Results: 364 patients (43% male, 36.3 yrs(sd 6.8), 9 yrs (sd 7.44) of symptoms) were evaluated. The overall point prevalence of aSpA was 21.5 % (n= 77; ) using the ASAS criteria, n=52 were diagnosed by the MRI criteria with one other SpA feature and n=12 were diagnosed by a positive HLA B 27 and two other SpA features. Based on the modified New York criteria we identified 6.6% (n = 24) of which 75% also fulfilled the ASAS criteria.
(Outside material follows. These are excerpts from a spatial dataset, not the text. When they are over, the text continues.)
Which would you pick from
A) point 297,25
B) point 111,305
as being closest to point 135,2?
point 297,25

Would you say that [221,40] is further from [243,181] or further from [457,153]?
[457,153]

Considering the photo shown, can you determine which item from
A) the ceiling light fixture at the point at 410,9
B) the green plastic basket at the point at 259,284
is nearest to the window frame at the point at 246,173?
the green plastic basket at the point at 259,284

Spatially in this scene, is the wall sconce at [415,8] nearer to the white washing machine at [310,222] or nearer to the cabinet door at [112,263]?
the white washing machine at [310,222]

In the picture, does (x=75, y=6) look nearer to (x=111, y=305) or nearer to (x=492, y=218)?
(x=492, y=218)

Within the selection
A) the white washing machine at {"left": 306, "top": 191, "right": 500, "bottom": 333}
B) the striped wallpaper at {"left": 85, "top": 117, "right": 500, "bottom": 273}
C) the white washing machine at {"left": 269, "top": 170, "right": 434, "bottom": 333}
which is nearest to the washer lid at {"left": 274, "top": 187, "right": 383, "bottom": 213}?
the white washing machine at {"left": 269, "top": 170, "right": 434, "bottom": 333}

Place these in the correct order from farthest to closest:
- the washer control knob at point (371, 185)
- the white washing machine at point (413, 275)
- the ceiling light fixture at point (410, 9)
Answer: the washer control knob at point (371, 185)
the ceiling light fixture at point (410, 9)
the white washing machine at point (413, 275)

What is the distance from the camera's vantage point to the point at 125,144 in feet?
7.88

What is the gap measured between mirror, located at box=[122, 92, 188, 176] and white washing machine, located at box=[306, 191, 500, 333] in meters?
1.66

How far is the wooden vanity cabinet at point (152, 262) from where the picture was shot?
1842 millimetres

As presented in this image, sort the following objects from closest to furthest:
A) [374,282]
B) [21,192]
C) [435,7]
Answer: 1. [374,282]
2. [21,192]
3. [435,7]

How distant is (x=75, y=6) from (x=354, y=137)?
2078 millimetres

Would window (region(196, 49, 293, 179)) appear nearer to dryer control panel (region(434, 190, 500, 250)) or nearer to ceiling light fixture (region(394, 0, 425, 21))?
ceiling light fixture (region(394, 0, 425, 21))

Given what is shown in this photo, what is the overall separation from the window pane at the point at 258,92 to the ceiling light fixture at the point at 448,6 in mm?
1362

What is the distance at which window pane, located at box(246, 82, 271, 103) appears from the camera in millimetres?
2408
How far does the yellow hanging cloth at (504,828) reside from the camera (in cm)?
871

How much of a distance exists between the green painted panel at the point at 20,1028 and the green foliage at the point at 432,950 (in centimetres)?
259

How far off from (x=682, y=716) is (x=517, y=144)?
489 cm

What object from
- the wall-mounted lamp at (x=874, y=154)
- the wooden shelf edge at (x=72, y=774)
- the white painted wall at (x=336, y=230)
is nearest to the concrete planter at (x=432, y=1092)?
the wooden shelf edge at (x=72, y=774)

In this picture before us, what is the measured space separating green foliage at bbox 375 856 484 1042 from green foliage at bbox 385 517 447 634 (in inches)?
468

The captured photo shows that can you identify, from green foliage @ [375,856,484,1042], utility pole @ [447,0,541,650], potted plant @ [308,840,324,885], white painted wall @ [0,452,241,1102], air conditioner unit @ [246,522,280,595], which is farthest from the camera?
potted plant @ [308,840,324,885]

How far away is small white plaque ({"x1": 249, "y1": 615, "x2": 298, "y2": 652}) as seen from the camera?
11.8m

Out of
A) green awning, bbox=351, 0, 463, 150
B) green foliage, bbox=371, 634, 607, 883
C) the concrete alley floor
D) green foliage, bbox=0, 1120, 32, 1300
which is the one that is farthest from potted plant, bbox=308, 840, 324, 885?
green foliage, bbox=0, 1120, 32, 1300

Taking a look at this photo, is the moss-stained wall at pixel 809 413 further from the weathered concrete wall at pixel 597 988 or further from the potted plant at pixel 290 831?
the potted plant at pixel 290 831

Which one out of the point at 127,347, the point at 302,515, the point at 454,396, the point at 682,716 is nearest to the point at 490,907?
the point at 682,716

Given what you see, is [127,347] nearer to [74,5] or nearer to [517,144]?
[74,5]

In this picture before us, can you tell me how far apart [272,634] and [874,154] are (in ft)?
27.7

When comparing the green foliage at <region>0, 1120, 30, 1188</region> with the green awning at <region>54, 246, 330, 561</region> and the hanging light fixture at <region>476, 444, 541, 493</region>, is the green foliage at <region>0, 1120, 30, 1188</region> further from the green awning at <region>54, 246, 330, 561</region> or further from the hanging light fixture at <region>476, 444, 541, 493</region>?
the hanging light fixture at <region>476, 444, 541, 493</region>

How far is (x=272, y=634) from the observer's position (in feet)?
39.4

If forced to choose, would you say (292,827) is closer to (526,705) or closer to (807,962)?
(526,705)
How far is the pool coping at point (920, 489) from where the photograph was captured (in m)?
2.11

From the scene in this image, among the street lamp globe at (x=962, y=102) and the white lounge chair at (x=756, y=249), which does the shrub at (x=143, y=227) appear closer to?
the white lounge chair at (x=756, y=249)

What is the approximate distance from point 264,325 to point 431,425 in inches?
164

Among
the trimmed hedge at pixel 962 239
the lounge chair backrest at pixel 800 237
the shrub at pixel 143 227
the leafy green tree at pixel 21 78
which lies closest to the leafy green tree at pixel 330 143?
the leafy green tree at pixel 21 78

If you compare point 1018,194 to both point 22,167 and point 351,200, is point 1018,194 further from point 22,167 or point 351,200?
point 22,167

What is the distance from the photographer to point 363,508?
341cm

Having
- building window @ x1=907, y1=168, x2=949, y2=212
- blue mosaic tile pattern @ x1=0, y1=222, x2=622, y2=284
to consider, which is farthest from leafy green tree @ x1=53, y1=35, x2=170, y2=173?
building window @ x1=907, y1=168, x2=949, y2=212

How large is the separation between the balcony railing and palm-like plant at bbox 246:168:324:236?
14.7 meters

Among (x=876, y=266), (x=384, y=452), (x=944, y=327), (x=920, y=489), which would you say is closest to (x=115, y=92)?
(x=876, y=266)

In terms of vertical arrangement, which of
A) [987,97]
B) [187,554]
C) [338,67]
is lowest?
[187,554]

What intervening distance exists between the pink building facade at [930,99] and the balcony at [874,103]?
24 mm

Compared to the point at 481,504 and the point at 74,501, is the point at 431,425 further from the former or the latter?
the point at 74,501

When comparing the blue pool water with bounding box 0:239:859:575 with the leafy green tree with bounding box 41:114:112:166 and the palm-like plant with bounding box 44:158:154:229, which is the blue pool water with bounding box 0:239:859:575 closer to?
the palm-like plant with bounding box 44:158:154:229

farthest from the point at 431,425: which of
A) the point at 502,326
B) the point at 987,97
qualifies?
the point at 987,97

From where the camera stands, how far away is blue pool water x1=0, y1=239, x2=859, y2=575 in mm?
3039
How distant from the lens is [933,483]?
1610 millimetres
Figure 1 shows the diagnostic value of characteristics available to GPs and IBP questionnaires. Highest post probability test were achieved for the diagnostic test HLA-B27 and X-SIJ with respectively 68.3% and 75%.
Conclusion: In this cross-sectional study of primary care patients with CLBP the prevalence of aSpA based on the ASAS criteria is strikingly high. Additional ''red flag'' symptoms determined by medical history and IBP questionnaires have modest diagnostic value. However, determine HLA-B27 and X-ray of SIJ could help physicians in primary care identifying patients that should have accelerated referral to rheumatologist to start accurate treatment as early as possible.